Allow an auxiliary agent check to be run independently of the
regular a regular health check. This is enabled by the agent-check
server setting.

The agent-port, which specifies the TCP port to use for the agent's
connections, is required.

The agent-inter, which specifies the interval between agent checks and
timeout of agent checks, is optional. If not set the value for regular
checks is used.

e.g.
server  web1_1 127.0.0.1:80 check agent-port 10000

If either the health or agent check determines that a server is down
then it is marked as being down, otherwise it is marked as being up.

An agent health check performed by opening a TCP socket and reading an
ASCII string. The string should have one of the following forms:

* An ASCII representation of an positive integer percentage.
  e.g. "75%"

  Values in this format will set the weight proportional to the initial
  weight of a server as configured when haproxy starts.

* The string "drain".

  This will cause the weight of a server to be set to 0, and thus it
  will not accept any new connections other than those that are
  accepted via persistence.

* The string "down", optionally followed by a description string.

  Mark the server as down and log the description string as the reason.

* The string "stopped", optionally followed by a description string.
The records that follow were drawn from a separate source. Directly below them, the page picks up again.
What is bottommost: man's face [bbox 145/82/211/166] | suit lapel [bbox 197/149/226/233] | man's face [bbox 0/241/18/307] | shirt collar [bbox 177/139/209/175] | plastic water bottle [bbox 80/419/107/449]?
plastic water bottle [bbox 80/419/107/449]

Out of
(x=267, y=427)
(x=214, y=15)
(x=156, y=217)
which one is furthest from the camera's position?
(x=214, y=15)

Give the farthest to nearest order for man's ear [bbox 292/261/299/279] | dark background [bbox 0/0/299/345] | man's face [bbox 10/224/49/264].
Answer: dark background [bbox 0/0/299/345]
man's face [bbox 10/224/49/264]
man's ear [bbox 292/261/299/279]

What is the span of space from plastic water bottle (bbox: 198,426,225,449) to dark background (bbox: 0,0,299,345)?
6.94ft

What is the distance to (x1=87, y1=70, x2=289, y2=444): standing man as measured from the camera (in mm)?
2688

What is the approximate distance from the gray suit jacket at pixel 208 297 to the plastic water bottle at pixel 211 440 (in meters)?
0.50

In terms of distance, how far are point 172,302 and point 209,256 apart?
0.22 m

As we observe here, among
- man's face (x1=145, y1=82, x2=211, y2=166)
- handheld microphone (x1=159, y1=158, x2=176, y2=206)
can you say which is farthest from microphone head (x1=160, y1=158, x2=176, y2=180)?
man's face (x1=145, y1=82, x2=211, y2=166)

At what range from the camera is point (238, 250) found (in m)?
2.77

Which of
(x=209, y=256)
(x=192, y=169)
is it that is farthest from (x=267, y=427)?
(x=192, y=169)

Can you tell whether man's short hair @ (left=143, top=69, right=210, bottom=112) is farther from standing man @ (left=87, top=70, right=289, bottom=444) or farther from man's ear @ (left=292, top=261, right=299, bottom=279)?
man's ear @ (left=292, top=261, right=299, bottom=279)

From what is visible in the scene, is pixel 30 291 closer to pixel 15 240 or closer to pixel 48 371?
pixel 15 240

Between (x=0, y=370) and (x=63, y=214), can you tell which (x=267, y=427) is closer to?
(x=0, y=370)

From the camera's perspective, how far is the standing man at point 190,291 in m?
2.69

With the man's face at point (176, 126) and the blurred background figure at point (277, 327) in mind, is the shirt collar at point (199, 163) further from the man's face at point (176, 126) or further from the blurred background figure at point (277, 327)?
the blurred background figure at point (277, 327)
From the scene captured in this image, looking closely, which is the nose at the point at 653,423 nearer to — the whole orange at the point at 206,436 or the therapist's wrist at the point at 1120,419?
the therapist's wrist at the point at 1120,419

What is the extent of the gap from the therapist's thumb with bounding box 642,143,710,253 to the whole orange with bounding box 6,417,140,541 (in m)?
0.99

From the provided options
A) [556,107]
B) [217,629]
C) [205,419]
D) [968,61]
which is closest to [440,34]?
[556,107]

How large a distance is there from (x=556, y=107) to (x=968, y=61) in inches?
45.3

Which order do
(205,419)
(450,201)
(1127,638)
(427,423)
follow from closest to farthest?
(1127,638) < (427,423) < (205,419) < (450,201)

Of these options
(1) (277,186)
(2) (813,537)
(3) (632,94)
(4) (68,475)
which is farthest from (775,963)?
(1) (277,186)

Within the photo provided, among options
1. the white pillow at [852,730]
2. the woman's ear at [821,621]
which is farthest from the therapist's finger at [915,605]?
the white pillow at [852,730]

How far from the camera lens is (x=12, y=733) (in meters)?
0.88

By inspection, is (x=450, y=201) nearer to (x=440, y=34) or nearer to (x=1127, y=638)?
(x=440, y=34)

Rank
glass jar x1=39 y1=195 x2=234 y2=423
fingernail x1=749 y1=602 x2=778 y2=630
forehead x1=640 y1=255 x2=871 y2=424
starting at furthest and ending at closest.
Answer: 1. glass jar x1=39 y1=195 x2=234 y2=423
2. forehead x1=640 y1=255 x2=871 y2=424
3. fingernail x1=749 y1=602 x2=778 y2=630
  This currently has the same behaviour as "down".

* The string "fail", optionally followed by a description string.

  This currently has the same behaviour as "down".

Signed-off-by: Simon Horman <ho...@verge.net.au>

---

v7
* Manual Rebase
* Add "agent-check" keyword which is used to enable agent checks
  explicitly. This allows the "agent-port" setting to be used in
  the default-server without enabling agent checks for all servers.
* Enhance documentation to note compatibility of options
  with default-server
* Enhance changelog to try and make it more obvious what the
  patch does.

* Note: lb-agent-chk has been removed by a previous patch

Notes by Willy on v6:
    The commit message confused me but fortunately the doc fixed me :-)

    I'm having an issue with using agent-port to automatically enable the
    check. We've done this mistake with the stats in the past. Specifying
    any stats setting enables the stats. The end result is that nobody
    sets the stats URL or passwords in a defaults section.

    Here we'll get the same issue. On large deployments, it's very likely
    that users will want to have "default-server agent-port 10000" in their
    defaults section, but then they will have no way to disable it for some
    servers.

    Thus I'd rather stick to the same logic we have for current health checks
    which consists in having the port being an independant and harmless setting,
    and have an "agent-check" keyword on the server lines to enable it where
    relevant.

    Please do not forget to mention the compatibility between agent-port and
    default-server in the doc.

    Also, just a stupid question, we've introduced option lb-agent-chk very
    recently and we're still in development. Don't you think it would be
    useful to remove it now before a release if agent-check can cover all
    its needs ? It would avoid having to deal with complex setups in the
    future. CCing the lb.org guys here who most likely use it already (and
    might probably plan a config migration).

v5
* Rebase for removal of server argument from init_check
* Rebase for setting of type in init_check

v4
*  Increment global.maxsock for agent-port.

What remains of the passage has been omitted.